▶ Text block:

----------------

Thanks for your essay. Using some of the tools at the top of the page (under "Useful Links") we can find the the essay is 227 words long. As Yokama points out this would be too short for IELTS - you would lose a lot of marks here. Write a minimum of 250 in Part 2 if you are doing the exam. 

The statistics also show that the average number of words per sentence is very high, at 20.64. You should try to reduce this to between 12-15 words per sentence. You could eliminate unnecessary words, break up long sentences, make sure you have only one idea per sentence, or add some very short sentences to reduce the average. Let's try!

Here's a sentence with 36 words and some very good ideas:

The outcome of a learned ability cannot be compared with inherent skill, since there is more to a skill that cannot be imparted, no matter how good the teacher is and how serious the training is. (36 words, one sentence, average 36 words per sentence)

Here is one possible rewrite:

We cannot compare learned skills with natural ability. There is more to an ability than can be learned, no matter how good the teacher or the training. (27 words, two sentences, average 13.5)

Organization and Ideas

I agree with Yokama that the second paragraph does not contribute much to the question. The ideas are good, but they are a little off-topic. The paragraph describes some advantages of being able to sing or or having other natural talents. 

You have a very nice topic sentence for paragraph two:  

People with innate talents such as for music and sports are very fortunate.

This is true, and a very nice sentence, but can these talents be learned? Try to keep the focus on the question. Check the descriptors under 'Task Response.'

Here's another long sentence

For instance, a child with a beautiful voice when asked to perform in a small family gathering and is being applauded, it will make the child feel proud and would certainly boost his or her self-esteem. (36 words)

This could be shortened to:

Performing can make children feel proud and boost their self-esteem.

But it’s still off-topic. Let’s bend it slightly:

Learning skills in music or sport can improve children’s self-esteem. Schools can definitely give children basic skills in art, sports or playing instruments, and children can feel proud of their accomplishments. But…

Now it’s a little more on-topic, but still using your ideas.

----------------

▶ Exercise instructions:
#1 Please say whether each statement agrees with the essay feedback, answering yes or no and quoting the deciding words of the feedback. (a) The feedback gives the essay's length as 227 words. (b) The feedback suggests aiming for between 12-15 words per sentence. (c) The feedback's rewrite of the 36-word sentence is three sentences long.
#2 Reproduce the part of the essay feedback between "Organization and Ideas" and "other natural talents.", inclusive.

▶ Given data:

----------------

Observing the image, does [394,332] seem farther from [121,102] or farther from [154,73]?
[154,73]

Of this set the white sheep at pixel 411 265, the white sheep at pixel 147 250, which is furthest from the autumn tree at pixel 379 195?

----------------

▶ Outputs by task:
#1
(a) Yes: "the essay is 227 words long"
(b) Yes: "You should try to reduce this to between 12-15 words per sentence."
(c) No: "(27 words, two sentences, average 13.5)"

#2
Organization and Ideas

I agree with Yokama that the second paragraph does not contribute much to the question. The ideas are good, but they are a little off-topic. The paragraph describes some advantages of being able to sing or or having other natural talents.